ASUU Strike: Lagos State University (LASU) lecturers vow to continue strike

Despite the threat by the federal government to sack lecturers who refuse to resume teaching by Wednesday, the Lagos State University, LASU, branch of the Academic Staff Union of Universities, ASUU, at the end of its congress on Tuesday, unanimously agreed not to resume work until government meets the union’s demands.

The Chairman of LASU branch of the ASUU, Adekunle Idris, described the threat to sack lecturers who refused to resume work by Wednesday as an outdated approach to solving issues and a joke. He said that the lecturers unanimously agreed not turn-up for a meeting called by the institution’s management to discuss issues related to on-going strike.

“Congress resolved that if for any reason the university management creates a register, no member of ASUU shall sign such a register,” he said. “ASUU is as solid as ever. The summary of the present threat is for ASUU to give up on Nigeria. We will not give up.”

He wondered where the government intended to find others to replace the ones it threatened to sack.

“I’m sure they will get their professors and doctors from Alaba or Idumota market. Maybe they will employ some from India or Cuba to teach the students,” he said sarcastically. “The sack threat was made in 1993 through 2006. It’s an old and jaded line they use when they have no other idea.”

Mr.
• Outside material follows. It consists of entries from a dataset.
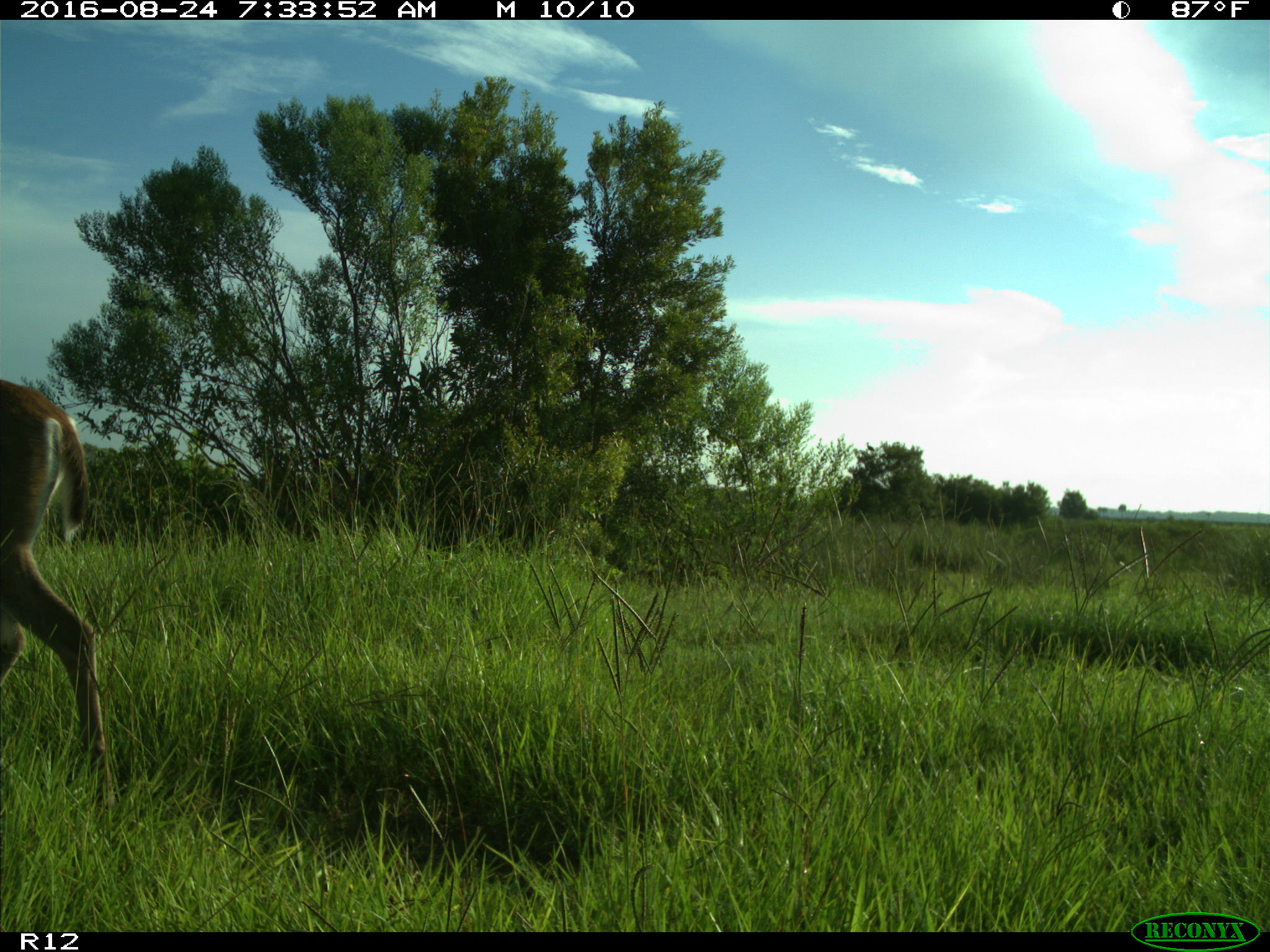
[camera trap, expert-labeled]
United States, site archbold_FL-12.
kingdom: Animalia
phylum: Chordata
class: Mammalia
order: Artiodactyla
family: Cervidae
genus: Odocoileus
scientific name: Odocoileus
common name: deer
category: unidentified deer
Unidentified deer (deer) (Odocoileus).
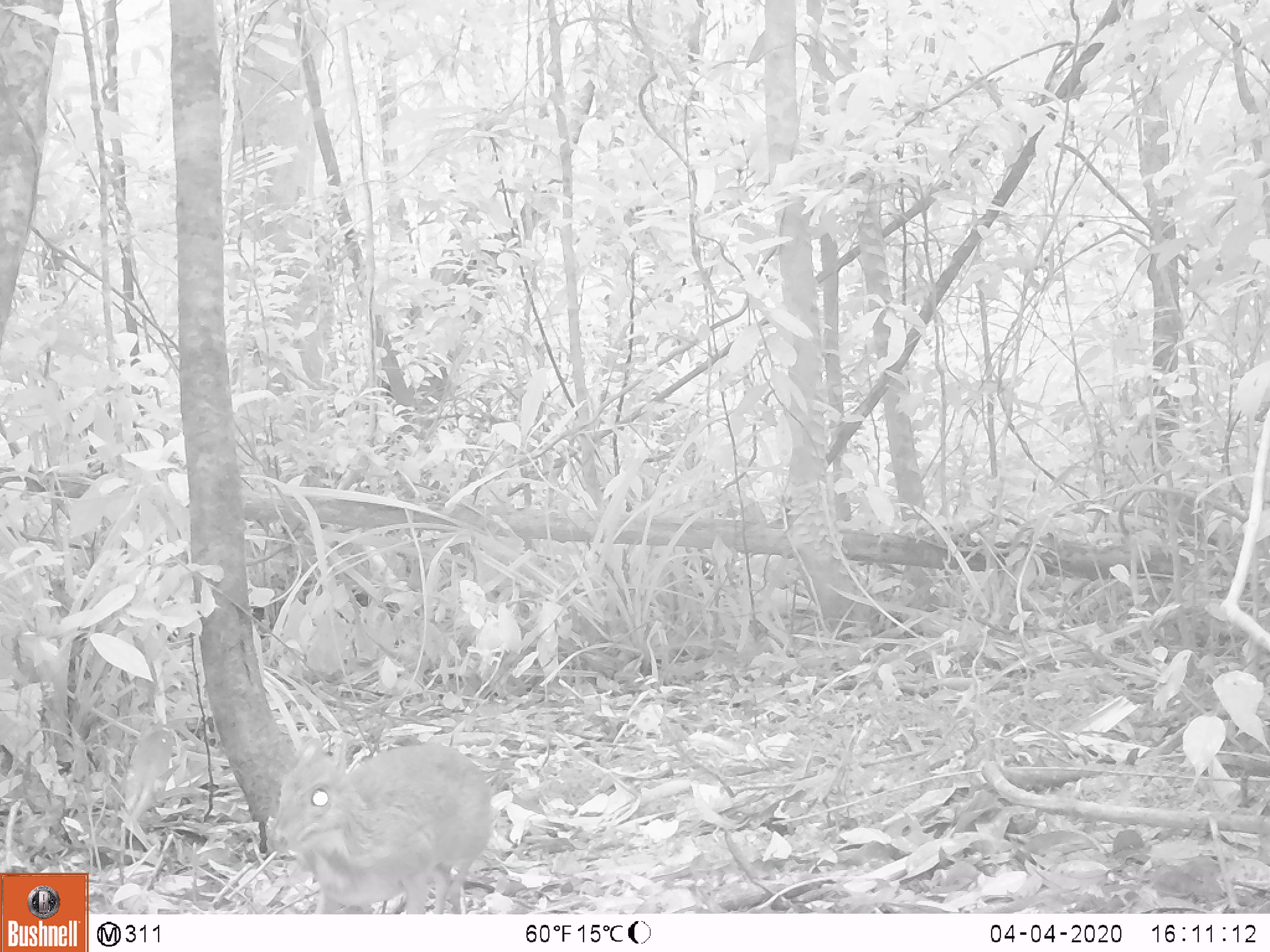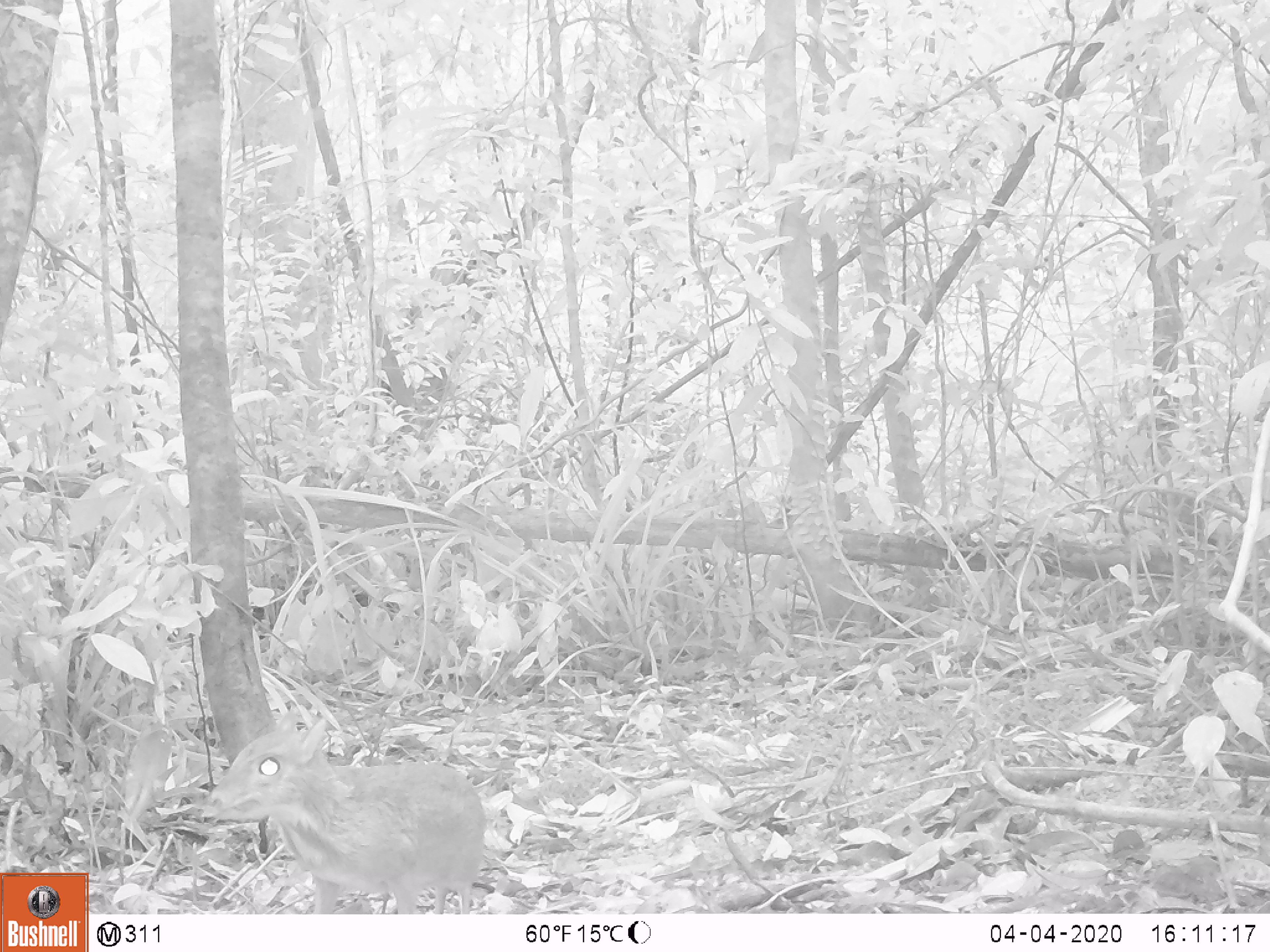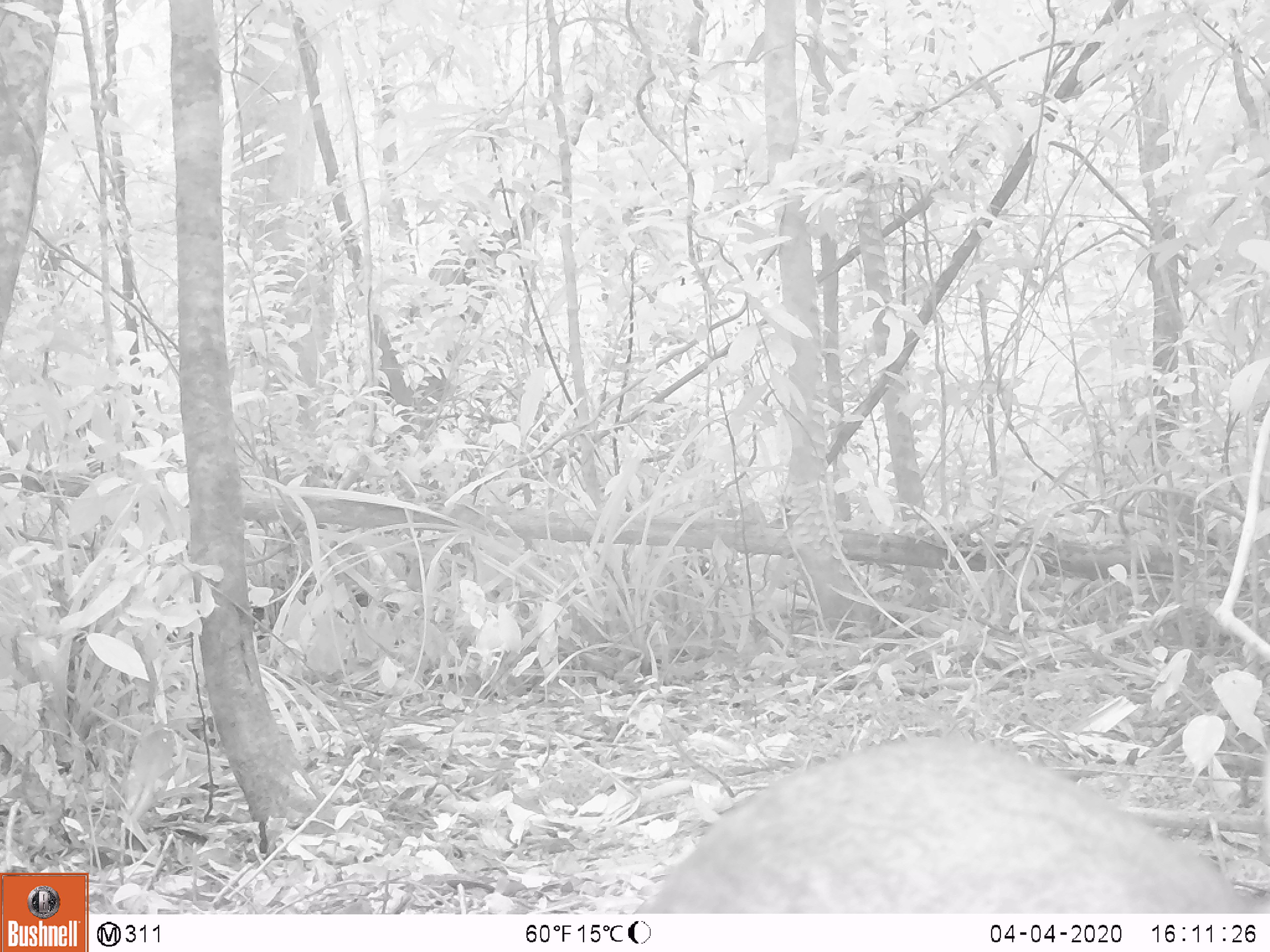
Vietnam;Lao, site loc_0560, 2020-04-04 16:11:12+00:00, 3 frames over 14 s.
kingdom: Animalia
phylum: Chordata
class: Mammalia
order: Artiodactyla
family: Tragulidae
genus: Moschiola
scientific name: Moschiola meminna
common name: chevrotain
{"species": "chevrotain (Moschiola meminna)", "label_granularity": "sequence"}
Idris accused the government of resorting to political blackmail and misinformation to force the lecturers to work, while reneging on the resolution the union reached with President Goodluck Jonathan after a recent 13 hours meeting.

He said the information put out by government after the meeting with ASUU was government’s understanding of what was discussed and not the resolution reached at the meeting.

According to him, government pledged to fund universities with N200million annually – a resolution ASUU agreed with. However, he said, the union asked that the money be deposited at the Central Bank and be released to universities within two weeks.

Mr. Idris also disclosed that the union was demanding for a non-victimisation clause – as is done internationally – to be included in the resolution. He said that following the disregard of previous agreements signed with the government, the union was demanding that a top government official, preferably the Attorney General of the Federation, sign the agreement; alongside the ASUU president.

He also said that it was “absolute falsehood” that majority of the union’s branches had voted for the five-month old strike to be called off during its last national congress.

“We do not expect leaders to distort fact when issue of national importance is at stake. 42 branches out of 58 advised for suspension if certain conditions are met. Only eight branches said the strike should be suspended while negotiation is on-going,” he said.

Meanwhile, ASUU National President, Nassir Fagge, in a strike bulletin has asked members of the union to remain resolute despite the threat by government to sack all striking lecturers.